## Text
• • • • • • •
More Evidence Emerges That Insecticides Are Responsible For Collapse of Honey Bee Colonies

Flickr - bee - wwarbyApril McCarthy, Prevent Disease
Waking Times

Two widely used neonicotinoids–a class of insecticide–appear to significantly harm honey bee colonies over the winter, particularly during colder winters, according to a new study from Harvard School of Public Health (HSPH).

The study replicated a 2012 finding from the same research group that found a link between low doses of imidacloprid and Colony Collapse Disorder (CCD), in which bees abandon their hives over the winter and eventually die. The new study also found that low doses of a second neonicotinoid, clothianidin, had the same negative effect.
• • • • • • •
## Problems to solve
a) Reproduce word for word the part of the honey bee article starting at "Flickr - bee" and ending at "Public Health (HSPH).".
b) In the honey bee article, what second neonicotinoid did the new study find had the same negative effect?
c) Turn the paragraph of the honey bee article that begins "The study replicated" into a short list that keeps its main facts.
• • • • • • •
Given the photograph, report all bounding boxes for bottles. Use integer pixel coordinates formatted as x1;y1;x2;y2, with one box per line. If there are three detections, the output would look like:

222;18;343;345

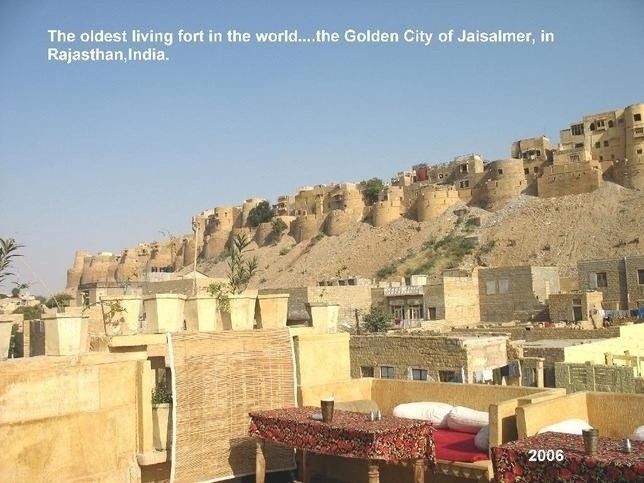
623;438;632;454
370;410;382;421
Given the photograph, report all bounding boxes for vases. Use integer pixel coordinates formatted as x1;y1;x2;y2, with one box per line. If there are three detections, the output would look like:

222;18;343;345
308;263;348;335
255;291;290;329
100;293;218;336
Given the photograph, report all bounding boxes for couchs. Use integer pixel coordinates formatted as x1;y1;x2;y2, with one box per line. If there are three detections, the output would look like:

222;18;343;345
295;376;644;483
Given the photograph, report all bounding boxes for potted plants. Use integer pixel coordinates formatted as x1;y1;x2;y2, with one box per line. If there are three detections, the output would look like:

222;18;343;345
150;379;171;451
214;237;258;330
0;238;126;355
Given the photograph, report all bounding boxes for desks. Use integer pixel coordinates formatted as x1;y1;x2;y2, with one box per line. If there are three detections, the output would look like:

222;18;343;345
247;406;436;483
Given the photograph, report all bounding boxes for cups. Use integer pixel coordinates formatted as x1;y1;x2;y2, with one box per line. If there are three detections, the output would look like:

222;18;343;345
321;401;334;423
582;428;599;456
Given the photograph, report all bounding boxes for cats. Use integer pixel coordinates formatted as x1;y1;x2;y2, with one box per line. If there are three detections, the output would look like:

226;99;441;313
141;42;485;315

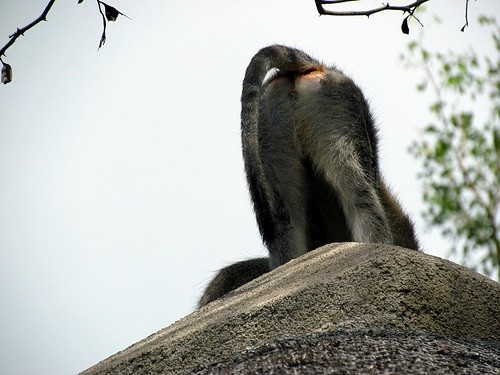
198;45;420;307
• • • • • • •
## Set of answers
a)
Flickr - bee - wwarbyApril McCarthy, Prevent Disease
Waking Times

Two widely used neonicotinoids–a class of insecticide–appear to significantly harm honey bee colonies over the winter, particularly during colder winters, according to a new study from Harvard School of Public Health (HSPH).

b) Clothianidin.

c)
- The new study repeated a 2012 finding from the same research group.
- That finding linked low doses of imidacloprid to Colony Collapse Disorder (CCD), in which bees abandon their hives over the winter and eventually die.
- The new study also found that low doses of a second neonicotinoid, clothianidin, had the same negative effect.